↓

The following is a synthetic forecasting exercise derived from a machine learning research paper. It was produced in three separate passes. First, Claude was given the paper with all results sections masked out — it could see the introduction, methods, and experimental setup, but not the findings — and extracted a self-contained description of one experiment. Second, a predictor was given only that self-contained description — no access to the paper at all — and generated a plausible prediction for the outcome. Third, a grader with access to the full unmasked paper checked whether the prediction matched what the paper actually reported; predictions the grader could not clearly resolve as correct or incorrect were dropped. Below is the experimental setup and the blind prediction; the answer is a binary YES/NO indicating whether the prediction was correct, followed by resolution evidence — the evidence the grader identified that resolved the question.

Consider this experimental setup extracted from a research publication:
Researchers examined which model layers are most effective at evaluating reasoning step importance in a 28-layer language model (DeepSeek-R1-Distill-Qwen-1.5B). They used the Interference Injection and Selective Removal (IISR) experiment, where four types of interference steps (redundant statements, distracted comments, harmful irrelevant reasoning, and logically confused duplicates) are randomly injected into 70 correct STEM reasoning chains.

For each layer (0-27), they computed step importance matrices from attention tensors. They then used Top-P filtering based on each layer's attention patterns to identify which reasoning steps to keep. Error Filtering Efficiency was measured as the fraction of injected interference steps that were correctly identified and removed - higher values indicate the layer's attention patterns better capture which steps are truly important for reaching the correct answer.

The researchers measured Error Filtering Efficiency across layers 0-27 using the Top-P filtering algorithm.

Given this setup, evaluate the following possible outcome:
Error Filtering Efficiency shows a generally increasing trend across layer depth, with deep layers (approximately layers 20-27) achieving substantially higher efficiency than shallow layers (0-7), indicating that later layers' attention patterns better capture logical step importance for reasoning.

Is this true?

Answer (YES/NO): NO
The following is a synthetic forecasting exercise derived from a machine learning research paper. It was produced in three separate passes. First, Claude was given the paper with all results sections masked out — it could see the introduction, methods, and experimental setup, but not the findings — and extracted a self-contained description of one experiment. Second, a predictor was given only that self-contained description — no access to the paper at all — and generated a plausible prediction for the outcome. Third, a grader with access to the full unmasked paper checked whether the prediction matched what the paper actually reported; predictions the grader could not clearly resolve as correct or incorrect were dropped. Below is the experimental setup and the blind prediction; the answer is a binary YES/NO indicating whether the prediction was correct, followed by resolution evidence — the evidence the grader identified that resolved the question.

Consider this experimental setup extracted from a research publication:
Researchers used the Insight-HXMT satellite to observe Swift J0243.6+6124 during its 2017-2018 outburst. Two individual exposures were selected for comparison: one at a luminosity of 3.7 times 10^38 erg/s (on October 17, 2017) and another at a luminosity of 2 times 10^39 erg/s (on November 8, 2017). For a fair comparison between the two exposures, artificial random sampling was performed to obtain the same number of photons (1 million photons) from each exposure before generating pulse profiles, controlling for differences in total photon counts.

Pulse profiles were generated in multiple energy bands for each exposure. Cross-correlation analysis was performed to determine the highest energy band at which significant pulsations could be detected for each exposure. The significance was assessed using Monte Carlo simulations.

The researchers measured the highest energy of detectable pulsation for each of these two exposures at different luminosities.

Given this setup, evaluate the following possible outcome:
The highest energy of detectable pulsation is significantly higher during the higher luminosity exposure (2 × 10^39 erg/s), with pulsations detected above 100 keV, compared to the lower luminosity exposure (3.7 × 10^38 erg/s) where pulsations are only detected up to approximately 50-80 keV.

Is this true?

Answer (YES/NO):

↑

Take exactly the lines from the one containing "Error Filtering Efficiency shows" through the one containing "Answer (YES/NO): NO" in the data above, and output them with nothing added.

Error Filtering Efficiency shows a generally increasing trend across layer depth, with deep layers (approximately layers 20-27) achieving substantially higher efficiency than shallow layers (0-7), indicating that later layers' attention patterns better capture logical step importance for reasoning.

Is this true?

Answer (YES/NO): NO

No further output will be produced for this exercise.